Simon Blackburn defends quasi-realism (preprint)
...The crucial passage in Egan’s paper reads as follows:
For me to be fundamentally in error, I need to have some moral view that’s (a) stable, and (b) mistaken. But given Blackburn’s account of moral error, this can’t happen. For my moral belief that P to be stable is for it to be such that it would survive any improving change (or course of improving changes). For my moral belief that P to be mistaken is for there to be some improving change (or course of improving changes) that would lead me to abandon P. So on Blackburn’s account of moral error, a moral belief is mistaken only if it’s not stable. So for me to be fundamentally in error, I’d need to have some moral view that was (a) stable, and (b) not stable, which I pretty clearly can’t have.

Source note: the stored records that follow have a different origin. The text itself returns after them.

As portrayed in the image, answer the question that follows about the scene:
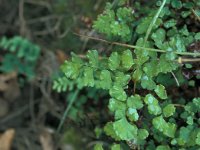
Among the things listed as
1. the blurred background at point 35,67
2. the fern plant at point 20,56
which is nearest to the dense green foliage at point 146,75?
the blurred background at point 35,67

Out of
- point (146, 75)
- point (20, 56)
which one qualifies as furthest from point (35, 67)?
point (146, 75)

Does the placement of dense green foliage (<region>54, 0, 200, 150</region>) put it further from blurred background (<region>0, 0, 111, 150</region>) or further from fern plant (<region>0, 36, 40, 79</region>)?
fern plant (<region>0, 36, 40, 79</region>)

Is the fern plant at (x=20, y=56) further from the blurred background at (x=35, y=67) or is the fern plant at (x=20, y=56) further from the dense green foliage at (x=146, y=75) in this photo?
the dense green foliage at (x=146, y=75)

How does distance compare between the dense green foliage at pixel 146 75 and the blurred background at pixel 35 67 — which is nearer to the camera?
the dense green foliage at pixel 146 75

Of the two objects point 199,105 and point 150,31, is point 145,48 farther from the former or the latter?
point 199,105

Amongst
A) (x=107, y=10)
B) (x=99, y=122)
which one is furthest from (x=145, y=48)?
(x=99, y=122)

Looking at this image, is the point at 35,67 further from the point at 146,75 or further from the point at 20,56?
the point at 146,75
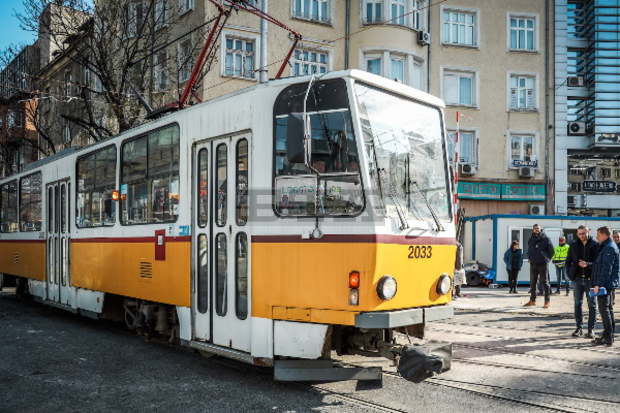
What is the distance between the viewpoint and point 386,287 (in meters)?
5.76

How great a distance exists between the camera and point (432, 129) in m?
7.00

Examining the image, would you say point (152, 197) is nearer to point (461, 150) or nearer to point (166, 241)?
point (166, 241)

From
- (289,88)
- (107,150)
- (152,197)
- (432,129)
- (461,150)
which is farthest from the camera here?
(461,150)

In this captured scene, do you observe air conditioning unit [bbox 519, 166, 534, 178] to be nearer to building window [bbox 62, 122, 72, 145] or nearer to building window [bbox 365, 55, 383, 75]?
building window [bbox 365, 55, 383, 75]

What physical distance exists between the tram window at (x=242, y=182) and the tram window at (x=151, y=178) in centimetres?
135

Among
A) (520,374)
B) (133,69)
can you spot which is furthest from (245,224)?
(133,69)

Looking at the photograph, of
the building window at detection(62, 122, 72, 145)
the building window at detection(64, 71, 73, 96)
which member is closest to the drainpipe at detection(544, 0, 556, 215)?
the building window at detection(64, 71, 73, 96)

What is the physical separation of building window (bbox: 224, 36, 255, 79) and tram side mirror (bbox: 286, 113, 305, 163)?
18.4m

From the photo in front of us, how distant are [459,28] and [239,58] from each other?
11139 mm

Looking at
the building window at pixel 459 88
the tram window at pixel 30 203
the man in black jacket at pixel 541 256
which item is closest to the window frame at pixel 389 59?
the building window at pixel 459 88

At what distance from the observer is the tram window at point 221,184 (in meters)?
6.86

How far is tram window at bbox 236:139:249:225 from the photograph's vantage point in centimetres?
653

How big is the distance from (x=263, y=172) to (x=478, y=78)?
24427 mm


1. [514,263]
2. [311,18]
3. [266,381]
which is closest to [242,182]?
[266,381]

So if I’m a reflective quasi-realist, I can know in advance, just by thinking about what moral error is, that I can’t be fundamentally morally mistaken. (Egan 2007: 214)
Now unfortunately this is not quite right, and the extent to which it misses being an accurate formulation of anything the quasi-realist ought to accept is critical. It is not quite right that for a belief that p to be stable is ‘for it to be such that it would survive any improving change (or course of improving changes)’. This gives a criterion of stability in terms of whatever is an improving change. Whereas as we have seen, officially stability is a matter of surviving anything that the subject would regard as an improving change, either antecedently, or post hoc. Without this conflation, the result that a moral belief is mistaken only if it is not stable does not follow, and the contradiction does not follow either. To see this, let us distinguish the two ideas more carefully. It is the difference between:

(M) If something is entrenched in my outlook, in such a way that nothing I could recognize as an improvement would undermine it, then it is true.
(I) If something is entrenched in my outlook, in such a way that nothing that is an improvement would undermine it, then it is true.

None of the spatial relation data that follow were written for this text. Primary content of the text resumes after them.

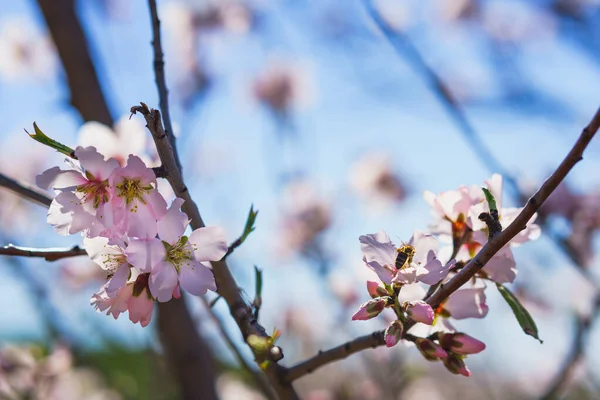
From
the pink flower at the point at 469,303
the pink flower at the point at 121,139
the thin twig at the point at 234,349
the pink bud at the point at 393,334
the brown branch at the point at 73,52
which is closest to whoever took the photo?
the pink bud at the point at 393,334

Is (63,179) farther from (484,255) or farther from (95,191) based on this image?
(484,255)

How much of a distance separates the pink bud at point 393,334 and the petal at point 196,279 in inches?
8.7

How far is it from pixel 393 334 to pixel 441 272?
0.09m

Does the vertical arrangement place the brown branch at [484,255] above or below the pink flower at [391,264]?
below

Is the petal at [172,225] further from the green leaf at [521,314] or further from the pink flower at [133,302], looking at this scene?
the green leaf at [521,314]

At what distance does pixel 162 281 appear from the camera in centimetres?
69

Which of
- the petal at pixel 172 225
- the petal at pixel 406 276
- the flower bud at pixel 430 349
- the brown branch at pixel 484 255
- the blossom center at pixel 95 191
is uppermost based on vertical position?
the blossom center at pixel 95 191

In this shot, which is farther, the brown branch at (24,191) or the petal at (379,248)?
the brown branch at (24,191)

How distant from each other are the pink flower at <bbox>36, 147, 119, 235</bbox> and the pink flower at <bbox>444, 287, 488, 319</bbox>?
0.48 metres

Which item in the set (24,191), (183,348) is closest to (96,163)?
(24,191)

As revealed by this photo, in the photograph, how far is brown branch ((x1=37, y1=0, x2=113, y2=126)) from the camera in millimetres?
1708

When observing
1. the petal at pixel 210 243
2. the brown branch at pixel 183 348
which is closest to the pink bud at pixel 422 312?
the petal at pixel 210 243

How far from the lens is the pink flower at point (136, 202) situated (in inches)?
27.2

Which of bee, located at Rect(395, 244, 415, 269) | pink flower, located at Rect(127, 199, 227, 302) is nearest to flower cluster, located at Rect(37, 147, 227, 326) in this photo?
pink flower, located at Rect(127, 199, 227, 302)
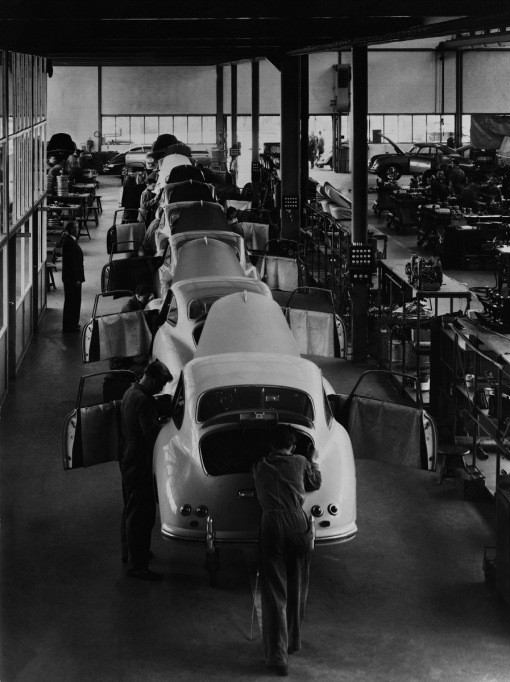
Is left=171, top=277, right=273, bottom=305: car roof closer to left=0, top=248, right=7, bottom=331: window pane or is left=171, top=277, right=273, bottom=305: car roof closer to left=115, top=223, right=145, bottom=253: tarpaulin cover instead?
left=0, top=248, right=7, bottom=331: window pane

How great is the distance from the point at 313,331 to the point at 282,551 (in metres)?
7.02

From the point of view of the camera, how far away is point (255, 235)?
2241cm

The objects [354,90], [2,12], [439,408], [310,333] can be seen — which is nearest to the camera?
[2,12]

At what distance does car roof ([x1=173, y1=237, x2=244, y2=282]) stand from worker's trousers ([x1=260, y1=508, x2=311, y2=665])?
7.78 meters

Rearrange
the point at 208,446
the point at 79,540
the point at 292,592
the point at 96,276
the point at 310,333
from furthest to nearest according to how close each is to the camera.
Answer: the point at 96,276
the point at 310,333
the point at 79,540
the point at 208,446
the point at 292,592

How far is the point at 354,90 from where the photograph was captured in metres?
17.1

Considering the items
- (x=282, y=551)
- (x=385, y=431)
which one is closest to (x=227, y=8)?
(x=385, y=431)

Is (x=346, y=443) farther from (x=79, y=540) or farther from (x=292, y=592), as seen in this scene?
(x=79, y=540)

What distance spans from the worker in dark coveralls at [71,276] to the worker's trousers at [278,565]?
11540 millimetres

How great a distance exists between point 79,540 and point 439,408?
5.33m

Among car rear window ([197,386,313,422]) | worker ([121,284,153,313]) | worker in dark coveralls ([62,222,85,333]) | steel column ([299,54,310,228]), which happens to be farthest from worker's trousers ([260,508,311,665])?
steel column ([299,54,310,228])

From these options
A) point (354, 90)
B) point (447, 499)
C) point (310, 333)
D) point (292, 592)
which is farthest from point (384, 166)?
point (292, 592)

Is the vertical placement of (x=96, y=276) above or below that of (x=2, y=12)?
below

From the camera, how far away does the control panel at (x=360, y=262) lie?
55.1 feet
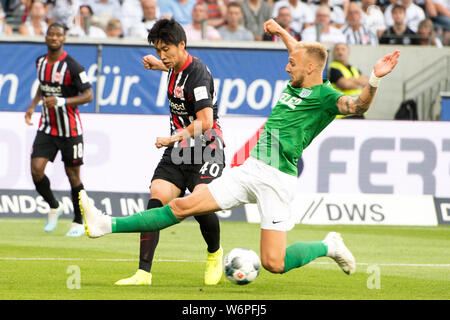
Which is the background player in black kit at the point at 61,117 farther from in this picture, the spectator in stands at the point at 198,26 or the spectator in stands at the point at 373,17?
the spectator in stands at the point at 373,17

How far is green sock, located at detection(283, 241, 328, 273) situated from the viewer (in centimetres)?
774

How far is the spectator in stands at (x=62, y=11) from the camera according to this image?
61.4 feet

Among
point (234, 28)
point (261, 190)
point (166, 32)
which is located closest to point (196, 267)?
point (261, 190)

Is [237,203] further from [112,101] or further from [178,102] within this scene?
[112,101]

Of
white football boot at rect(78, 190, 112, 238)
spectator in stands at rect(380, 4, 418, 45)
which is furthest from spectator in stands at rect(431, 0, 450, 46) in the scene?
white football boot at rect(78, 190, 112, 238)

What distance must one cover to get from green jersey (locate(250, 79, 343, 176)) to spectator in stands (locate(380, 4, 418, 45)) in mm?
11919

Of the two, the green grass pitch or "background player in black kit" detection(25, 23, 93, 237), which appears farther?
"background player in black kit" detection(25, 23, 93, 237)

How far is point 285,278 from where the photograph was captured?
905 cm

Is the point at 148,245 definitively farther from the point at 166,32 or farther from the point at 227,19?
the point at 227,19

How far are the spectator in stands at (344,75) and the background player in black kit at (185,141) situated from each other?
909cm

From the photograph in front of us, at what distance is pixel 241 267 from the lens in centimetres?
772

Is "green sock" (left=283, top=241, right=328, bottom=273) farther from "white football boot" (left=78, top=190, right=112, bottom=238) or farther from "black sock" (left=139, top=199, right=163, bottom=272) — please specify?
"white football boot" (left=78, top=190, right=112, bottom=238)

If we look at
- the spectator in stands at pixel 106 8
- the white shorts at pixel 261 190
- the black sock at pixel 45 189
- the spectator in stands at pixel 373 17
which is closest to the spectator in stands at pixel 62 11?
the spectator in stands at pixel 106 8
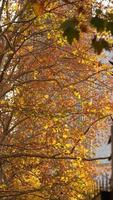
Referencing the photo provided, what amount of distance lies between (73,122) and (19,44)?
5948 mm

The first of these is the gun Egan would point at the quasi-realist: the a prioricity of (M) would deliver a kind of first-person smugness that I was concerned to avoid. The second is very different. It talks of immunity to actual improvement: something at least close to Crispin Wright’s notion of superassertibility. And it may be a priori that if something is immune to all actual and possible improvement, then it is true—given a natural connection between improving and getting towards the truth. But (I) is not a problem, for it introduces no asymmetry between myself and others. If I hold (I) to be a priori true, I should equally hold its impersonal version to be so:

(I´) If something is entrenched in anyone’s outlook, in such a way that nothing that is an improvement would undermine it, then it is true.

For that matter, neither version of (I) introduces anything specific to ethics: it may be a priori that if someone’s belief that the film starts at eight o’clock is immune to improvement, then it is true. For if it were false, then an improvement is clearly on the cards, namely replacing it with the truth. Deflationism about truth is quite compatible with (I´). A deflationist will interpret it as a generalization corresponding to the schema ‘if p then an outlook which includes ¬p is capable of improvement’ and under any acceptable interpretation of improvement, this will be something to be asserted.

So a swift rebuttal on my part would be simply to reject the conflation between (M) and (I).
Blackburn's analogy: "if someone’s belief that the film starts at eight o’clock is immune to improvement, then it is true. For if it were false, then an improvement is clearly on the cards, namely replacing it with the truth."

And mine:


Venus de Milo front and side views

Outlook/Viewpoint/Point of view. My analogy takes outlook literally to mean a view from a place, in this case in front of the statue. The side view is off limits.


Analogy is a literary device. Blackburn's "swift rebuttal" is lawyer's rhetoric and mine is no better. But we can respond to him in other ways and with arguments that should be obvious to any educated non-philosopher:

How forceful would arguments for the equality of women have been without arguments by women? Is there a substantive [non-political] reason for women and minorities to be represented in government? Why do we separate the executive and legislative, the prosecution and defense?

I've said all this before and none of the points are original. Blackburn is struggling to hold on to an ideal of moral individualism, and quasi-realism only makes sense if you let go of it. Lawyers are under no requirement to believe in the truth of their clients' arguments. Their only obligation is to represent them.